[Document segment]:

Dear Mum...a Reflection on Mother's Day
How my mom affected my writing
“If you have anything to say about Mom that’s less than stellar — consider changing your name.”
That was the message from most of my family. One sister agreed with me. “Everyone had their own experience and if others can’t appreciate that it’s their loss.”
Regarding Mother’s Day, no one shares nor wants to understand any version of Mom that doesn’t match their perfect memories.
No one wants to rail at their mom. Unless that is you’re a celebrity writing a memoir like Jenette McCurdy and your book is “I’m Glad My Mom Died.”
For the rest of us mere mortals it’s easier to recount the good versus admitting the other.
I’m not glad my mom died she was not a bad person and I don’t seek to discredit her.
However, Mom was emotionally absent and I weigh what effect that had on me.
Every year Mother’s Day arrives I look at old photos and wonder what could have been.
Scrutiny, good or bad, it’s best not to forget. To do so is to dishonor what happened. The truth — even if no one else wants to hear it or worse attack you for saying it.

[Written instruction]:
Copy out the Mother's Day reflection word for word, everything from "Regarding Mother’s Day, no" down to "that had on me.". The records come from a separate source and are unrelated to the reflection.

[Extracted entries]:
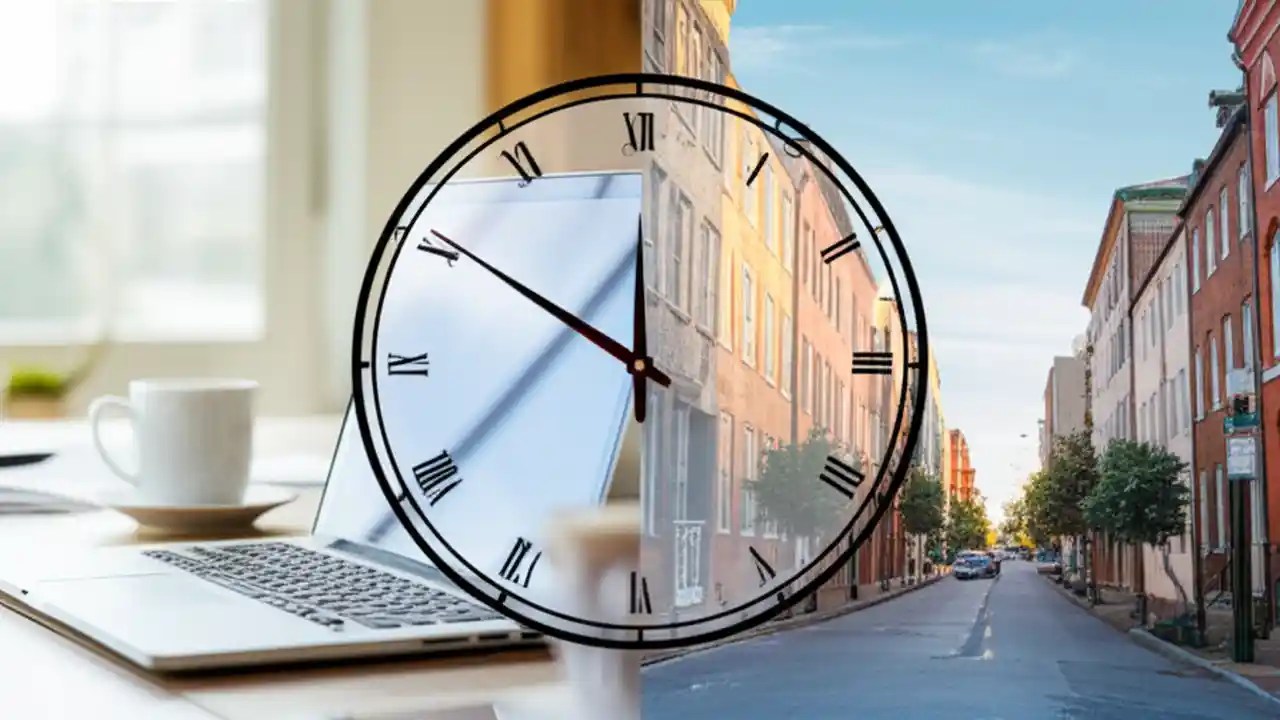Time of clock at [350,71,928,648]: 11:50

==

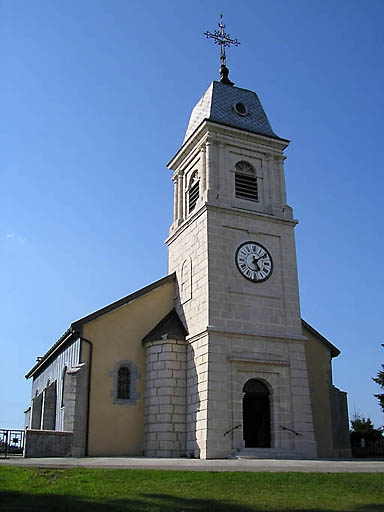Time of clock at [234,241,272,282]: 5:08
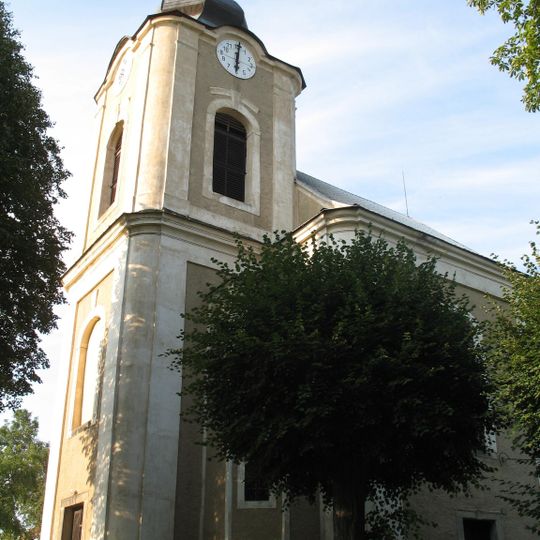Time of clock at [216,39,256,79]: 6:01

[Correct answer]:
Regarding Mother’s Day, no one shares nor wants to understand any version of Mom that doesn’t match their perfect memories.
No one wants to rail at their mom. Unless that is you’re a celebrity writing a memoir like Jenette McCurdy and your book is “I’m Glad My Mom Died.”
For the rest of us mere mortals it’s easier to recount the good versus admitting the other.
I’m not glad my mom died she was not a bad person and I don’t seek to discredit her.
However, Mom was emotionally absent and I weigh what effect that had on me.